**Brief**
In the course index for the MS in Business Analytics and AI, find the passage that begins with the words containing "Course Index" and ends with "Python, and Tableau.". Copy it word for word.

**Document**
Course Index

The MS in Business Analytics and AI residential modules are spread out over two calendar years and a period of 12 months.

The MSBAi program curriculum focuses on four core areas of Artificial Intelligence (AI) in Business: Descriptive Analytics, Predictive Modeling, Causal Inference and Prescriptive Modeling. It is built on a foundation of fulfilling three core goals for all professionals: data engineering, data analytics, and storytelling. MSBAi exposes students to both open-source and commercial software to reflect the heterogeneity of software used in different companies. This includes, but is not limited to STATA, R, Python, and Tableau.

A graphic detailing all courses in the MSBAi program by module.

MSBAi Academic Director Anindya Ghose discusses the course curriculum and offers a high-level snapshot of the topics and skills covered in each module.

Watch on Youtube

Learn More about the Program's Unique Modular Structure

Pre-Program / Pre-Module

Pre-Program runs from January until the start of Pre-Module 1 in March. During this time, the MSBAi program will provide matriculated students access to the Admitted Students Website, where they will be able to get more familiar with the program administration, format, logistics, as well as access optional materials to brush up on any skills prior to the Pre-Module period.

Pre-Module 1 is the period from March through April before students arrive to the in-class residential period of the module. During this time, the MSBAi program will distribute pre-readings, assignments, group work, and online sessions so that students can complete their Module 1 course work prior to the first in-class session. This period is also an opportunity for the cohort to meet each other virtually before the program convenes on campus for Module 1.

Module I

Previously taught by: Foster Provost; Alex Tuzhilin

Course description: This course addresses the data engineering foundation and predictive analytics pillar in the world of AI in Business. It will change the way you think about data and its role in business. Businesses, governments, and individuals create massive collections of data as a byproduct of their activity. Increasingly, decision-makers and systems rely on intelligent technology to analyze data systematically to improve decision-making. In many cases, automating analytical and decision-making processes is necessary because of the volume of data and the speed with which new data are generated. We will examine how data analysis technologies can be used to improve decision-making. We will study the fundamental principles and techniques of data mining, and we will examine real-world examples and cases to place data-mining techniques in context, to develop data-analytic thinking, and to illustrate that proper application is as much an art as it is a science. In addition, we will work “hands-on” with data mining software.

**Recorded information**
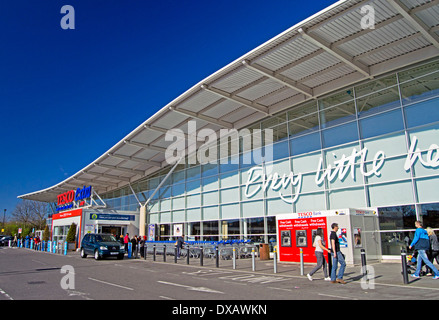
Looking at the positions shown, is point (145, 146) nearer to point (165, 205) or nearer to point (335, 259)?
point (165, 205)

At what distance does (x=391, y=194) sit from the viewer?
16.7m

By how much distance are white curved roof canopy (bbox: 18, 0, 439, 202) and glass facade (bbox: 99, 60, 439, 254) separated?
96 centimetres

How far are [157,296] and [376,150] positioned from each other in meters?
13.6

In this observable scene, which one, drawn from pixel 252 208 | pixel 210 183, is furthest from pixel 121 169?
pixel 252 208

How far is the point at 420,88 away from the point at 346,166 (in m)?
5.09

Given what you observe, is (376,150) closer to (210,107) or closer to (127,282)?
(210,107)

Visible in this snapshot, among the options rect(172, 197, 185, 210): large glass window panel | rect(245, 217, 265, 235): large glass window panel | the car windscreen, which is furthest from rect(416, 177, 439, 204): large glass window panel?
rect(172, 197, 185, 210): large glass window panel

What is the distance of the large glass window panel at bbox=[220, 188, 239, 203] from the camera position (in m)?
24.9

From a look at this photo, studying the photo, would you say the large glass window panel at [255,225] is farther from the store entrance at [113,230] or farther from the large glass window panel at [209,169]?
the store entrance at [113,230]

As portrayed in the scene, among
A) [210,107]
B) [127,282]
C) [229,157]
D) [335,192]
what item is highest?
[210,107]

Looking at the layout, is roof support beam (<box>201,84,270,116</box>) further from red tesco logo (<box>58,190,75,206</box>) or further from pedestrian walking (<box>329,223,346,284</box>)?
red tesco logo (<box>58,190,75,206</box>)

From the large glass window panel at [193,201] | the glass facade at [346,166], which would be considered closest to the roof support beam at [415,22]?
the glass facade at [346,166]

--

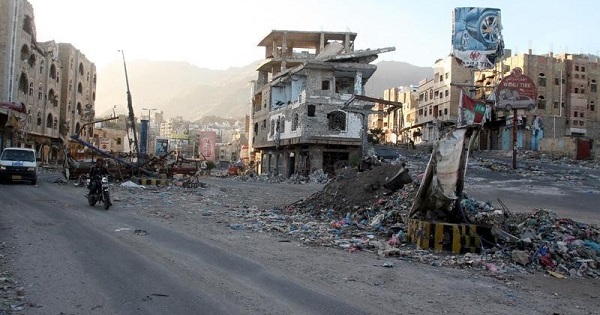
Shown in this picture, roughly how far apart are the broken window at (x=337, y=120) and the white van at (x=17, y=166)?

* * *

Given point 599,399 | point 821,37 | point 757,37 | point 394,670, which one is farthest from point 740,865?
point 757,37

**Result for this exercise**
Course Index

The MS in Business Analytics and AI residential modules are spread out over two calendar years and a period of 12 months.

The MSBAi program curriculum focuses on four core areas of Artificial Intelligence (AI) in Business: Descriptive Analytics, Predictive Modeling, Causal Inference and Prescriptive Modeling. It is built on a foundation of fulfilling three core goals for all professionals: data engineering, data analytics, and storytelling. MSBAi exposes students to both open-source and commercial software to reflect the heterogeneity of software used in different companies. This includes, but is not limited to STATA, R, Python, and Tableau.